SHORT PROBLEM
Reproduce the lines from the one containing "Which has the lowest elevation among" through the one containing "1.82 metres", including both of those lines.

Questions on scene geometry

--- START ---

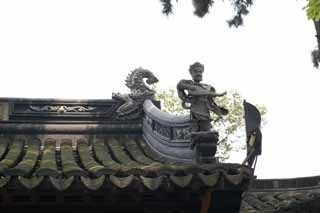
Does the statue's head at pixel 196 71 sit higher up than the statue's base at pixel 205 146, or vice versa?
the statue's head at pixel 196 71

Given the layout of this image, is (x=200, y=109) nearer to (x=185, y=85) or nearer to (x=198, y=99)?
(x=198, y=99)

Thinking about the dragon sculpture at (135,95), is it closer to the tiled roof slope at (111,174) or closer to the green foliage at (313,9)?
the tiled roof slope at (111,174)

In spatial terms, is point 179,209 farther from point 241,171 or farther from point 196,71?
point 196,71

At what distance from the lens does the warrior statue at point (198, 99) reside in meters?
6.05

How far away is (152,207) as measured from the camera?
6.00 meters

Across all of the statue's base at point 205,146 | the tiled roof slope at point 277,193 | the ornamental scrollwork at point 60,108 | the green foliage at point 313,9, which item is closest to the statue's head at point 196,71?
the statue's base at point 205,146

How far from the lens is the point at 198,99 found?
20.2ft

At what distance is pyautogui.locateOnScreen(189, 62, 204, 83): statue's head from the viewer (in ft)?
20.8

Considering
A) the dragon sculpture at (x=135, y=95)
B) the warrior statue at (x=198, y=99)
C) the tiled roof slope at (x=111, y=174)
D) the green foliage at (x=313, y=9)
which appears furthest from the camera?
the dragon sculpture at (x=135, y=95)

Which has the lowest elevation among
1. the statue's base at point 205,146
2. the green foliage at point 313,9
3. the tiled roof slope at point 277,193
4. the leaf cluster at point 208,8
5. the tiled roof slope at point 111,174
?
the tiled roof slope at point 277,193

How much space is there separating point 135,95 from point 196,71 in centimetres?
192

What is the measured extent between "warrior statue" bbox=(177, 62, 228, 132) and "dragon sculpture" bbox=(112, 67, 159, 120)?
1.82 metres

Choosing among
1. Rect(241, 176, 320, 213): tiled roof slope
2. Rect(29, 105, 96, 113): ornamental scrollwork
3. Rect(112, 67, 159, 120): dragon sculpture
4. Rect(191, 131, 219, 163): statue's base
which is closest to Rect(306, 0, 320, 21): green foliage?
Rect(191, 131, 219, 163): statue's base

--- END ---
--- START ---

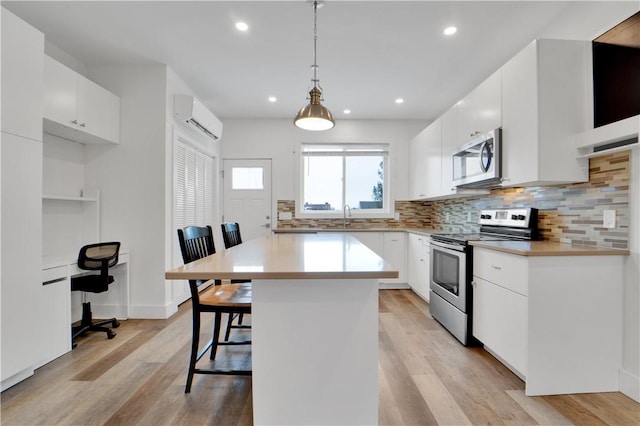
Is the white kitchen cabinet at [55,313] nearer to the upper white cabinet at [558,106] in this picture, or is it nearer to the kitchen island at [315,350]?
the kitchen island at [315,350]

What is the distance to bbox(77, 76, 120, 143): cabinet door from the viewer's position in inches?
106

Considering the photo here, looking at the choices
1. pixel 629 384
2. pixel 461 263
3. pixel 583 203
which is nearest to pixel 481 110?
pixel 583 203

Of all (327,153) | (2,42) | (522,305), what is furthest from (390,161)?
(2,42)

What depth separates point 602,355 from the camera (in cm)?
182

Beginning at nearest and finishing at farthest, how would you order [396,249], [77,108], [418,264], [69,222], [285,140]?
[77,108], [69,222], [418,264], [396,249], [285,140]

--- END ---

RESULT
Which has the lowest elevation among
1. the statue's base at point 205,146
2. the green foliage at point 313,9
3. the tiled roof slope at point 277,193
4. the leaf cluster at point 208,8
5. the tiled roof slope at point 111,174
?
the tiled roof slope at point 277,193

How much space is there separating point 135,95 from point 196,71 in centimetres?
192

What is the measured extent between "warrior statue" bbox=(177, 62, 228, 132) and "dragon sculpture" bbox=(112, 67, 159, 120)?
1.82 metres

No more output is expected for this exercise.